> [AIM]:
Print exactly the lines from the line with "How far is [86,118]" to the last line of the data, please, both included.

Begin EXTRACTED INFORMATION

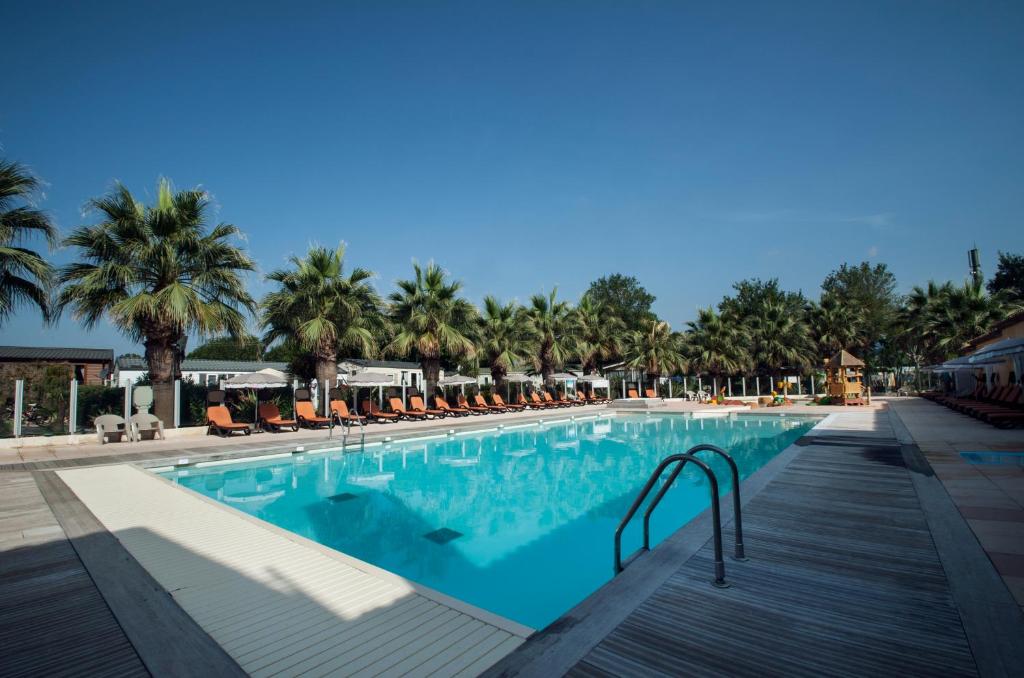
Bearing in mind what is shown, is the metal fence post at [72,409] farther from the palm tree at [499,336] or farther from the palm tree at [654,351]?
the palm tree at [654,351]

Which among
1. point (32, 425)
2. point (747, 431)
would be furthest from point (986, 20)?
point (32, 425)

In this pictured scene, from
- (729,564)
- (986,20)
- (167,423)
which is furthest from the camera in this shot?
(167,423)

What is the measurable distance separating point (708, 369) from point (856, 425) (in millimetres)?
18363

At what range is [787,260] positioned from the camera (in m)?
42.6

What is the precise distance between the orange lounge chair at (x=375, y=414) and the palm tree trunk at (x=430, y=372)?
224cm

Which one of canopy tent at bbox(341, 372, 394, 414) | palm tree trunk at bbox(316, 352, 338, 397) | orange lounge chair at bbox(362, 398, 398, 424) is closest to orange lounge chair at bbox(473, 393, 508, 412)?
orange lounge chair at bbox(362, 398, 398, 424)

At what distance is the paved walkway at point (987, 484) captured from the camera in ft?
12.2

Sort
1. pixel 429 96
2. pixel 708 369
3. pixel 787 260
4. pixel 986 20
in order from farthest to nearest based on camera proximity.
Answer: pixel 787 260 → pixel 708 369 → pixel 429 96 → pixel 986 20

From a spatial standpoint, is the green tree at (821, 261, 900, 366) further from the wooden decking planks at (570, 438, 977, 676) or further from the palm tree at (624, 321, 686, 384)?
the wooden decking planks at (570, 438, 977, 676)

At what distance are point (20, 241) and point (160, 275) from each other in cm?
253

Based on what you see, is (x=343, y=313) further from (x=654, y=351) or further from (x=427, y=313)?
(x=654, y=351)

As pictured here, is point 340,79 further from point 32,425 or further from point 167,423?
point 32,425

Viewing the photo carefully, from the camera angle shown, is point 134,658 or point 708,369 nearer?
point 134,658

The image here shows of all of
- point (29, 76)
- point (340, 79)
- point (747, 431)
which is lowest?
point (747, 431)
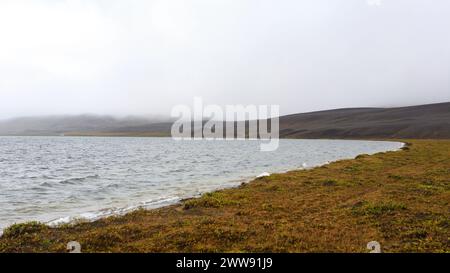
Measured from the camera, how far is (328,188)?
2275 centimetres

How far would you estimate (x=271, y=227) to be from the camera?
43.3ft

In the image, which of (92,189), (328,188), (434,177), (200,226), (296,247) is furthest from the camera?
(92,189)

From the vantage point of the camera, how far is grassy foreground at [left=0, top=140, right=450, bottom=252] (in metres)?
11.1

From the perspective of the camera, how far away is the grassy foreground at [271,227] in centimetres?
1105

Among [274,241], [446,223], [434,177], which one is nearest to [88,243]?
[274,241]

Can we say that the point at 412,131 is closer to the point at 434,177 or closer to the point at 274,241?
the point at 434,177

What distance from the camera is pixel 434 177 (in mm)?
25031
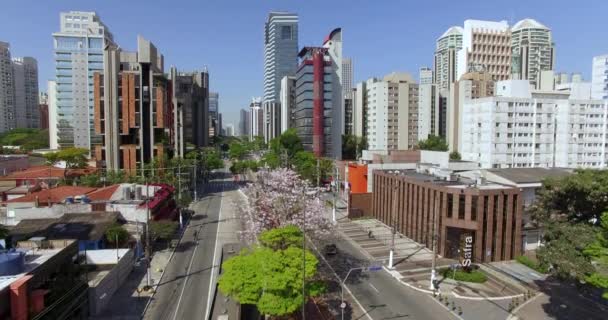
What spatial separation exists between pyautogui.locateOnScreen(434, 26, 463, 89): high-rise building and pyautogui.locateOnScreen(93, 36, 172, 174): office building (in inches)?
5031

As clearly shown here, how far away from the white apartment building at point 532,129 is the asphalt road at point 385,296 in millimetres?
44199

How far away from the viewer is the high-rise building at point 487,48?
121750mm

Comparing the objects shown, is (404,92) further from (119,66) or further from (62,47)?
(62,47)

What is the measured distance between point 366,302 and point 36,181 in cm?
6896

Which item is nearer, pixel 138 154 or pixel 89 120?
pixel 138 154

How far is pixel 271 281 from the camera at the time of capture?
81.5 ft

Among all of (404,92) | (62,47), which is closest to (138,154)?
(62,47)

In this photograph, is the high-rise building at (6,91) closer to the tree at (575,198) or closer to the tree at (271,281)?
the tree at (271,281)

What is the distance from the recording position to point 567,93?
78.8 metres

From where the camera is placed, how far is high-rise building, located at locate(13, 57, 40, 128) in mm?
175000

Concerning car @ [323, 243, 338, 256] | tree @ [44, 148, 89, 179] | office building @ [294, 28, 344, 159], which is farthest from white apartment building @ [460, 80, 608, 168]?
tree @ [44, 148, 89, 179]

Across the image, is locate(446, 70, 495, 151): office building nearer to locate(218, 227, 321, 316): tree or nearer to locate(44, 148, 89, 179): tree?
locate(218, 227, 321, 316): tree

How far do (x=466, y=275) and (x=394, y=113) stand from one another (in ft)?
296

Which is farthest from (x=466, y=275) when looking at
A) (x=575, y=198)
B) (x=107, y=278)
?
(x=107, y=278)
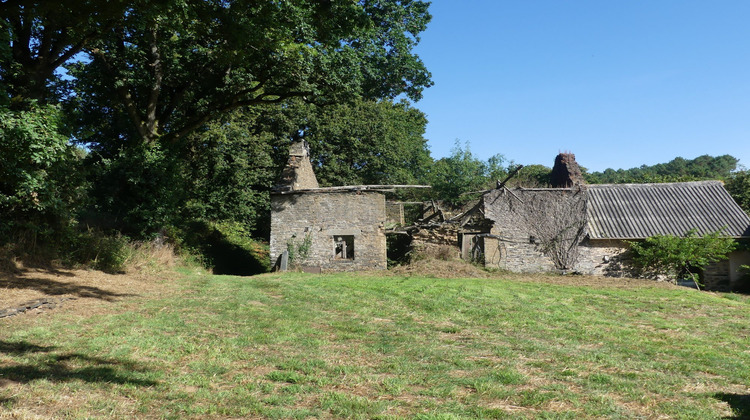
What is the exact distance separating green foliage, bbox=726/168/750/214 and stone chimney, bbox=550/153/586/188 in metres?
9.21

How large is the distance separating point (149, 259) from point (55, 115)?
20.9ft

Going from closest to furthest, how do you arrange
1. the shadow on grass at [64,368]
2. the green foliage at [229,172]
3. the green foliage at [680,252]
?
1. the shadow on grass at [64,368]
2. the green foliage at [680,252]
3. the green foliage at [229,172]

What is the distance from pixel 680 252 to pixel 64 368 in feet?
63.0

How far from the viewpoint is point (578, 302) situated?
39.2 feet

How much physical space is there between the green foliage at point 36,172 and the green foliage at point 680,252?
1894cm

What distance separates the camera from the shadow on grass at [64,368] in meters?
4.60

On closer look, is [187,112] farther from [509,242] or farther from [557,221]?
[557,221]

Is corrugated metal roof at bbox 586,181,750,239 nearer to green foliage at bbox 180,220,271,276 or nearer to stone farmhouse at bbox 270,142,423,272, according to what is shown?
stone farmhouse at bbox 270,142,423,272

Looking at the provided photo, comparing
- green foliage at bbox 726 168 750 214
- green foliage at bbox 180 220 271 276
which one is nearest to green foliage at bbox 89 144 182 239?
green foliage at bbox 180 220 271 276

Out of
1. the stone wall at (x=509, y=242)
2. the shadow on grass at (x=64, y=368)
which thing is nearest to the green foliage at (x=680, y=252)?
the stone wall at (x=509, y=242)

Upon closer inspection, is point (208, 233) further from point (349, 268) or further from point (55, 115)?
point (55, 115)

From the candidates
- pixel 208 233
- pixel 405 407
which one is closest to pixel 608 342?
pixel 405 407

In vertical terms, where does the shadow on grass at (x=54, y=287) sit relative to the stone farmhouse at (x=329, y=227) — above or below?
below

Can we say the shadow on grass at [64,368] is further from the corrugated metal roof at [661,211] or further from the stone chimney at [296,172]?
the corrugated metal roof at [661,211]
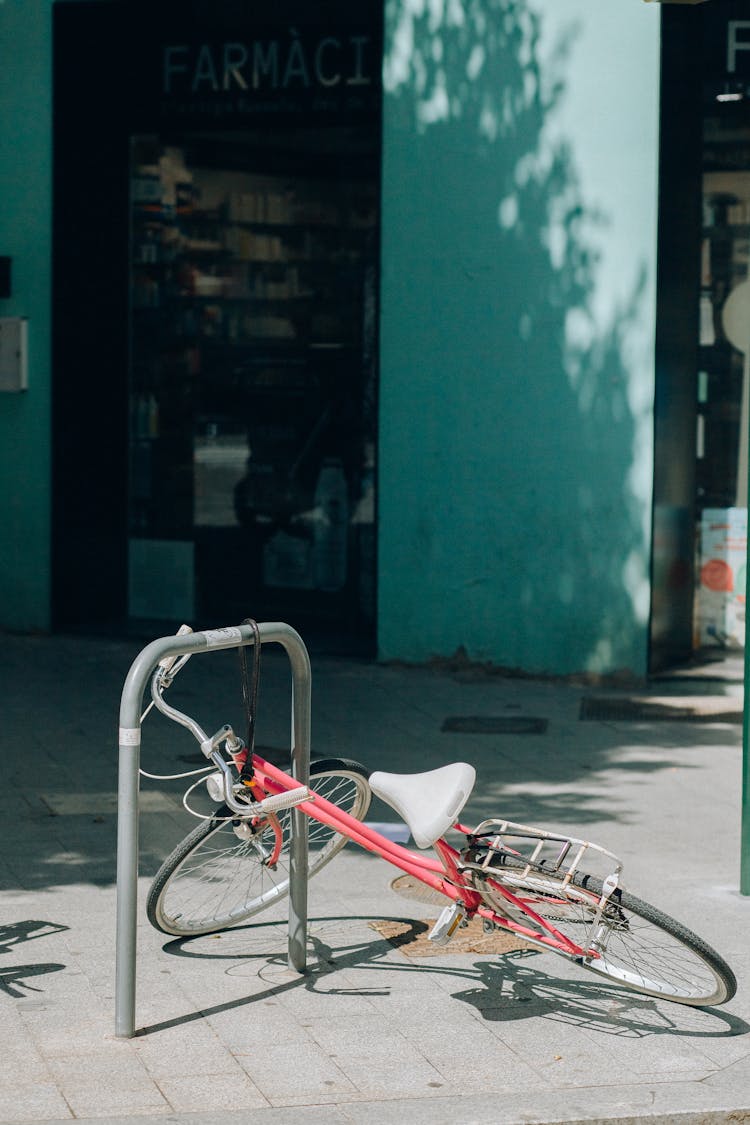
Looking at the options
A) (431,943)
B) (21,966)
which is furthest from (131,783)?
(431,943)

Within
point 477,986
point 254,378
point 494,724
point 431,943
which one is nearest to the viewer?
point 477,986

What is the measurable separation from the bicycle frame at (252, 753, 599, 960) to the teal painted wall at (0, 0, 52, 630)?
24.4ft

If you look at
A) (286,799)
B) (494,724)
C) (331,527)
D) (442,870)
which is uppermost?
(331,527)

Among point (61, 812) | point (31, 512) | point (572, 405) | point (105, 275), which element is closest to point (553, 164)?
point (572, 405)

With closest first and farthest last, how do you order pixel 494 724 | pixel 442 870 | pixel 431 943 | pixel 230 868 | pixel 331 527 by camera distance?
pixel 442 870 < pixel 431 943 < pixel 230 868 < pixel 494 724 < pixel 331 527

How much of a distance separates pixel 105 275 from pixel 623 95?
4.20m

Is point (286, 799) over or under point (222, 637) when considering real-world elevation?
under

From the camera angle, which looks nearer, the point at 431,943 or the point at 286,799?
the point at 286,799

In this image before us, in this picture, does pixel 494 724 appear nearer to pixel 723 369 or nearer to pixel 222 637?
pixel 723 369

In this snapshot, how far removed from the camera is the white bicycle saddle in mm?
5043

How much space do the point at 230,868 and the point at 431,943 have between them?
75 cm

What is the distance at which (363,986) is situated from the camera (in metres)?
5.32

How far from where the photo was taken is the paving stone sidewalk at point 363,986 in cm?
447

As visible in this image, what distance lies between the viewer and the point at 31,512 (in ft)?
40.4
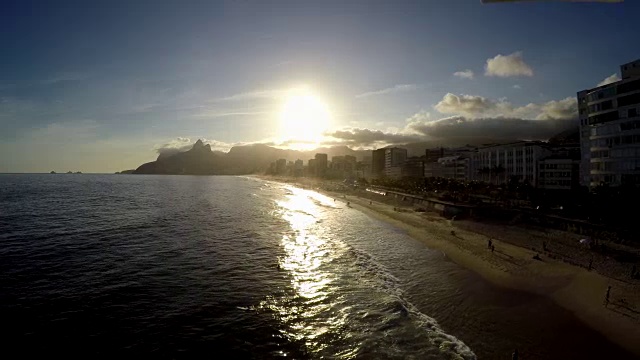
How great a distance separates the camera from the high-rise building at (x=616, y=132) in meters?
63.9

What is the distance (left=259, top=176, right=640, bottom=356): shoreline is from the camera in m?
21.9

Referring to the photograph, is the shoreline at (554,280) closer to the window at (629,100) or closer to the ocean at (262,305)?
the ocean at (262,305)

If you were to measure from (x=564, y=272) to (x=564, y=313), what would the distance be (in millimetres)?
9367

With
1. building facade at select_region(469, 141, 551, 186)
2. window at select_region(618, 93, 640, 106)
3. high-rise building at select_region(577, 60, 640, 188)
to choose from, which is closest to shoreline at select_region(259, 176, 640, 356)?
high-rise building at select_region(577, 60, 640, 188)

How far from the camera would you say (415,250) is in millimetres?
42844

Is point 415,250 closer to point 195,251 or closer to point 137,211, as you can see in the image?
point 195,251

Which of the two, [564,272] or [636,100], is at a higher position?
[636,100]

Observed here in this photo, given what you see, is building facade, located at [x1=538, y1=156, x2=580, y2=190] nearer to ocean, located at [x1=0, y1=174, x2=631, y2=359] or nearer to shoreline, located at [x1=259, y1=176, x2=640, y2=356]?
shoreline, located at [x1=259, y1=176, x2=640, y2=356]

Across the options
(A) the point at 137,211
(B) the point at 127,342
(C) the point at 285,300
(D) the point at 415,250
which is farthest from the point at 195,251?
(A) the point at 137,211

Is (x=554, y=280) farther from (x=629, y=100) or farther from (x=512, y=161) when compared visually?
(x=512, y=161)

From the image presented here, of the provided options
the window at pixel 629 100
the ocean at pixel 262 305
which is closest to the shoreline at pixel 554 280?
the ocean at pixel 262 305

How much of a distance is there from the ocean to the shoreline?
1202mm

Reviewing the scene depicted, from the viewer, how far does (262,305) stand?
81.5 ft

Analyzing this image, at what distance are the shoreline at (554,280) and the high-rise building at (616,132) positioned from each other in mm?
30236
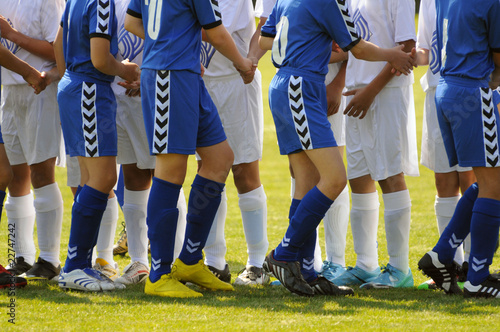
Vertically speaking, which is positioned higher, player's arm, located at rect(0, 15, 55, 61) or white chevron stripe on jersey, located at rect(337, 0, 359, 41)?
white chevron stripe on jersey, located at rect(337, 0, 359, 41)

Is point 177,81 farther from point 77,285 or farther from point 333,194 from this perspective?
point 77,285

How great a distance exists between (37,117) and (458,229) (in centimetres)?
321

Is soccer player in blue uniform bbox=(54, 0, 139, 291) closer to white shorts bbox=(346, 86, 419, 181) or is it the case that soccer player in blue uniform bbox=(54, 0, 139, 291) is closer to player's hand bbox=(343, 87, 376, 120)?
player's hand bbox=(343, 87, 376, 120)

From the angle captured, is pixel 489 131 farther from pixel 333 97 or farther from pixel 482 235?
pixel 333 97

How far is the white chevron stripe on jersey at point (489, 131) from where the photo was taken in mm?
4504

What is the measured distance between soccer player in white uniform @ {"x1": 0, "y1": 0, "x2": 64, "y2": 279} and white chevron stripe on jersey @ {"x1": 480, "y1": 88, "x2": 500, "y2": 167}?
3.14m

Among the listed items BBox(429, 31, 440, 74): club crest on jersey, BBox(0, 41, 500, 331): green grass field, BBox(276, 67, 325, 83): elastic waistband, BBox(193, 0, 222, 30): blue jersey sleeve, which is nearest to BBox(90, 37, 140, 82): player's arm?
BBox(193, 0, 222, 30): blue jersey sleeve

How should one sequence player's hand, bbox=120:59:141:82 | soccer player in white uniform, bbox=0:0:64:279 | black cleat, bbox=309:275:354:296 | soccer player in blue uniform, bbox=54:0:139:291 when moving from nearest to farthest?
1. black cleat, bbox=309:275:354:296
2. soccer player in blue uniform, bbox=54:0:139:291
3. player's hand, bbox=120:59:141:82
4. soccer player in white uniform, bbox=0:0:64:279

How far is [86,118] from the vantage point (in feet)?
16.4

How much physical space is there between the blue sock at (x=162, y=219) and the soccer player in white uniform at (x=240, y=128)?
878 mm

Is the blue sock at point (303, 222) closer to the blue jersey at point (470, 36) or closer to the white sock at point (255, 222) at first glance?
the white sock at point (255, 222)

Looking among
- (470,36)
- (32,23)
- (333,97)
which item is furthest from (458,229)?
(32,23)

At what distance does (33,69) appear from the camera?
5.42 m

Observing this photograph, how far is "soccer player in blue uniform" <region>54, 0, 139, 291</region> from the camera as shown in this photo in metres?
4.99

End EXTRACTED INFORMATION

> [OUTPUT OF THE EXERCISE]:
How far is [86,118] from the vantage point (in feet)?
16.4

How much physical space is there between the blue sock at (x=162, y=219) and the soccer player in white uniform at (x=240, y=128)?
878 mm

Is the blue sock at point (303, 222) closer to the blue jersey at point (470, 36) or closer to the white sock at point (255, 222) at first glance?
the white sock at point (255, 222)

Looking among
- (470,36)
- (32,23)
- (333,97)
which item is furthest from (458,229)?
(32,23)

At what distance does (33,69) appear from the camera?
5.42 m

Observing this photograph, how far is "soccer player in blue uniform" <region>54, 0, 139, 291</region> from the camera as shown in this photo in metres?
4.99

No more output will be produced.